Выбрать главу

И так бы долго продолжалось, если бы не несчастный случай. Однажды, заснув блаженным сном после такого приятного времяпрепровождения, я и моя соседка были разбужены одною из участниц игр (кажется, по фамилии Булгаковой), сказавшей, что она не знает, почему у нее кровь идет горлом. Мы по неопытности не придали этому должного значения и только утром заявили о том классной даме, которая сейчас же отправила больную в лазарет. Месяц проболела бедная девушка, и так серьезно, что, несмотря на наши усиленные просьбы, нас ни разу к ней не допустили, и мы увидели ее только... на столе.

Тут, кстати, скажу, что наш институт эпидемические болезни редко посещали и смертность была очень небольшая. За шесть лет пребывания моего в институте я кроме Булгаковой помню только еще о смерти Барышевой (выпуска 1855 года). Это была красивая, стройная, грациозная девушка, отлично училась, прекрасно танцевала. Вдруг за год до выпуска у нее стали болеть глаза очень сильно, потом заболели ноги, и она с трудом ходила. Раз даже упала с лестницы, но не соглашалась идти в лазарет, боясь отстать в занятиях, пока наконец болезнь не сломила ее. Что у нее было, не знаю, но, раз попав в лазарет, она из него не вышла.
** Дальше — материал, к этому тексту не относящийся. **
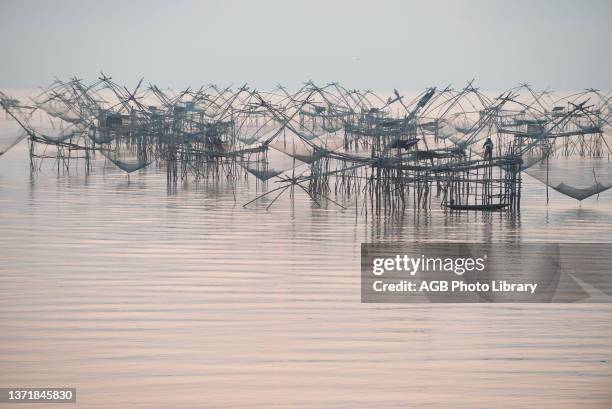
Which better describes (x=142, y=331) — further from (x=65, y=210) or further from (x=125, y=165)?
(x=125, y=165)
Особенно тяжело ей стало, когда наступил выпуск, все подруги разъехались и она осталась одна. Только я с несколькими приятельницами навещала бедную больную. Родные Барышевой жили где-то на юге и, за отсутствием железных дорог, не могли приехать к ней. Институтское начальство сделало для нее все, что было возможно, и очень баловало ее. Отдельная комнатка ее казалась такой светленькой, стол заставлен был всякими лакомствами, все желания ее исполнялись, но ничто спасти бедняжку не могло.

Вообще, уход за больными в институте был прекрасный. И доктор, и лазаретная дама были добры, ласковы, начальница часто навещала лазарет. Мне все это пришлось испытать на себе много раз, так как я часто болела, а последние годы каждую весну проводила приблизительно по шести недель в лазарете.

Мои родители даже одно время хотели взять меня совсем из института, но я со слезами умоляла оставить меня, говоря, что мне так хорошо живется.

Говорят, что институтки много сами вредили своему здоровью, считая, что «бледность» и «эфирность» — необходимые качества молодой девушки, а потому ели мел, грифель и т.д. Может быть, так было раньше, но в мое время эти дикие понятия уже не существовали.

Мы, правда, любили покушать, но все более существенное и питательное. Мысленно возвращаясь к прошлому, я задаю себе вопрос: действительно ли нас плохо кормили? И мне кажется, что не так качеством страдал наш стол, как малым количеством выдаваемого, что наблюдается и теперь в институтах. Голодом, как и холодом, мы не страдали, как смолянки, но здоровые, молодые организмы требовали лучшего питания, и нет ничего удивительного, что каждый лишний перепадавший нам кусочек доставлял большее удовольствие. С каким наслаждением некоторые, придя в дортуар после ужина, находили у себя под подушкой огромные ломти черного хлеба, которыми добрые феи в лице дортуарной прислуги оделяли счастливиц.

Не имея, вероятно, возможности обильней кормить нас, начальство разрешало нам на наши деньги, хранившиеся у классных дам, покупать булки, сладости и все другое. Должна признаться, что в младшем классе бывали случаи незаконной покупки ситников, маковников, паточных леденцов и т.д. — но кто же без греха?

По обычаю институтскому многие именинницы угощали класс шоколадом. Заказывали мы иногда в складчину пироги и другие вещи, подгоняя обыкновенно заказ ко дню именин общего предмета «обожания» (и, вероятно, М.М. Стасюлевич и другие преподаватели не знали и не подозревали то количество вкусных вещей, которое съедалось почитательницами во здравие их).

Родным и знакомым не запрещалось приносить в приемные дни и передавать воспитанницам на руки всякого рода гостинцы. Мы же предпочитали хоть попроще, да всего побольше и посытнее. Помню, как за месяц приблизительно до выпуска, по окончании инспекторского экзамена, мы просили maman разрешить нам отпраздновать это событие танцами между собой. Maman охотно согласилась и обещала нам музыку, но угощенье должно было быть наше. Мы разделились на кружки в шесть—восемь воспитанниц, и каждая должна была внести в кружок что-нибудь по силе возможности. Меня родители очень баловали, а потому мне подруги назначили доставить что-нибудь особо хорошее.

В первый приемный день, когда ко мне съехалось много родных и родственников, я, радостная, оживленная, рассказывала и об счастливо окончившихся экзаменах, и о предполагаемом вечере и просила мать мою прислать мне что-нибудь из ряда вон вкусное.